Porous materials to revolutionise electronics
Metal-organic frameworks (MOFs) are attracting rapt attention for applications such as hydrogen storage and catalysis. EU-funded scientists successfully measured their electrical properties and elucidated their charge transport mechanism to also promote MOF use as active components in electronic devices.
MOFs are compounds with both an inorganic and an organic component; their structure is composed of metal ions or clusters that are coordinated to organic polymers to form a porous structure. Thanks to their tailorable chemistry, crystallinity and porosity, it is important to further develop their potential in solid-state applications or devices.
Until now, much effort has been devoted to developing new methods for synthesising MOF thin films to ultimately grow them on surfaces and integrate them as novel functional units. However, their processing is still challenging. In the project MOLSURMOF (Molecular loading and surface anchoring of metal-organic frameworks: A training and career development action), scientists successfully anchored MOFs on appropriate solid substrates and loaded them with organic electroactive molecules through liquid phase epitaxy.
The experimental approach enabled scientists to study factors affecting the charge transport mechanism in MOF thin films before and after incorporating guest molecules in their pores.

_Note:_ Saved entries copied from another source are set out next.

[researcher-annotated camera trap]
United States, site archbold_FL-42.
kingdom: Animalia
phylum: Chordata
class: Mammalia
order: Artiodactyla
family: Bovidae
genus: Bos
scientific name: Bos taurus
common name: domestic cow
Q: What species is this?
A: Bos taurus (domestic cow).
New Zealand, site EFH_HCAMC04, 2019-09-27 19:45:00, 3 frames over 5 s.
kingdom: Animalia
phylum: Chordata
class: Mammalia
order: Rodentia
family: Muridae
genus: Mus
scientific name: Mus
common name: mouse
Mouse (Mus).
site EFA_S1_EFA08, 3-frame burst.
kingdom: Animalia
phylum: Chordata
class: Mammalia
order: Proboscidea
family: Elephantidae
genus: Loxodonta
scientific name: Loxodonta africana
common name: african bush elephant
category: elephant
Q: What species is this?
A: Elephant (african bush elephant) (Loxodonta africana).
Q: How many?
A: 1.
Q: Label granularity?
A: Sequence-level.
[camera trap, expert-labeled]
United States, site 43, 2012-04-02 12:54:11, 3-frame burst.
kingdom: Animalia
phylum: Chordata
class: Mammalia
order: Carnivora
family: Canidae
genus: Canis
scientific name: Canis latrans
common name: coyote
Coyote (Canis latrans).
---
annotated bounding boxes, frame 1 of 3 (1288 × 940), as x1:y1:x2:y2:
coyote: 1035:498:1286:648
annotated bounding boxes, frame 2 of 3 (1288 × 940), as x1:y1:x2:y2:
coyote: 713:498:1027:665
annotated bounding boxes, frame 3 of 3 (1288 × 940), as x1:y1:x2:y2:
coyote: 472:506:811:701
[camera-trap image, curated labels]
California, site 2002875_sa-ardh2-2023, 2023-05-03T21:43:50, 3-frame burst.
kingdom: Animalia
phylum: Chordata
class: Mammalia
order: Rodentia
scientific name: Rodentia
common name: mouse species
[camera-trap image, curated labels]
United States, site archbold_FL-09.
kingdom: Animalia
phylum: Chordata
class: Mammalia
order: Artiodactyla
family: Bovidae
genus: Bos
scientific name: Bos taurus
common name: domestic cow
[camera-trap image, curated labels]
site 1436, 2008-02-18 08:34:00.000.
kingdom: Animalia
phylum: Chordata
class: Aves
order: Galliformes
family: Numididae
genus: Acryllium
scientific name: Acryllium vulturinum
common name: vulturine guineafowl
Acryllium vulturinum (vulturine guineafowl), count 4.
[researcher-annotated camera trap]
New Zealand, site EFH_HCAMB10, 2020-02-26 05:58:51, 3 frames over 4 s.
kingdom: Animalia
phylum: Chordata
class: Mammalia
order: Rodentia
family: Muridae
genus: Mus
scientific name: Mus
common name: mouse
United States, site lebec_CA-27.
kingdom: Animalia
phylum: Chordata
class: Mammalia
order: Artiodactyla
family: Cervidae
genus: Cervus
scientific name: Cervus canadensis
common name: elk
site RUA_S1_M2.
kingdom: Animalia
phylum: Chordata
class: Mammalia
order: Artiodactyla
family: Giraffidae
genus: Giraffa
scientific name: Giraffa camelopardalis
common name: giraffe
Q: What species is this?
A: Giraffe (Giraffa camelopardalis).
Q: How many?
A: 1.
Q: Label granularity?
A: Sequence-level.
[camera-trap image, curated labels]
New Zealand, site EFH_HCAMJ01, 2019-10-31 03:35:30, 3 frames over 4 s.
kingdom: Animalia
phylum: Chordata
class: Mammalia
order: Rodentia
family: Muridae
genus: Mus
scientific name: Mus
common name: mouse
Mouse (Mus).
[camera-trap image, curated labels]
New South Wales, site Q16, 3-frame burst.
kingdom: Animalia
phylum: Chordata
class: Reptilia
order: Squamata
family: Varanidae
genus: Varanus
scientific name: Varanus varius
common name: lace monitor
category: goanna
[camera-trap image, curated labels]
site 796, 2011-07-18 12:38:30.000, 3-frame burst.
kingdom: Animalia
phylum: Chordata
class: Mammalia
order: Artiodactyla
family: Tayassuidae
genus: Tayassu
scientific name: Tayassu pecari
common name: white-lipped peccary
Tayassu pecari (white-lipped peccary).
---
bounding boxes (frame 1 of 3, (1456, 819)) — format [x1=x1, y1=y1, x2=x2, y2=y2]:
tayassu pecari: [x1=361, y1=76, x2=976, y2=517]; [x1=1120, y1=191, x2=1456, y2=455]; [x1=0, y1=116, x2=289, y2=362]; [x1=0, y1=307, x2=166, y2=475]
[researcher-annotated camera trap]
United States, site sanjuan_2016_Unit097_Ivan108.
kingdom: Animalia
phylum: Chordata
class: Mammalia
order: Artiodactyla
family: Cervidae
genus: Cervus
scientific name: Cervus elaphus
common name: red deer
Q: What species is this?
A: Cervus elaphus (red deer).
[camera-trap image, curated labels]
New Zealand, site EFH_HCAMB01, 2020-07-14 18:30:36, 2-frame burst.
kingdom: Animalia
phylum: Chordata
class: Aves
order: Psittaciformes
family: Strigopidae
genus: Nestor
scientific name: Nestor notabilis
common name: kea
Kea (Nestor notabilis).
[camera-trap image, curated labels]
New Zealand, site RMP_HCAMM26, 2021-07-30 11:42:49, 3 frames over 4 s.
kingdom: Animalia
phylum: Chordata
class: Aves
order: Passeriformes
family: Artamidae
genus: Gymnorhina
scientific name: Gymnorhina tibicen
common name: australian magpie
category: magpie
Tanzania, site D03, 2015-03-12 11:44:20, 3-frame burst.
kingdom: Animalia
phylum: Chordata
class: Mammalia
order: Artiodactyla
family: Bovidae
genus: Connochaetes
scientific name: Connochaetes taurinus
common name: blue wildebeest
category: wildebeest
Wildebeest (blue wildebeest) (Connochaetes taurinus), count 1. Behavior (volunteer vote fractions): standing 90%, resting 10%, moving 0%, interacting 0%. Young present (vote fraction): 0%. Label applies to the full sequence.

This venture represents a huge step forward for extending use of these materials in the electronic circuitry realm. Being desorbed on appropriate solid substrates, MOFs can be used as robust solid electrodes and hence integrated in electrochemical cells or mercury-based tunnelling junctions.
As a truly unique study, results are providing the opportunity to enhance understanding of MOF electric transport properties and lead to significant advances in electronics.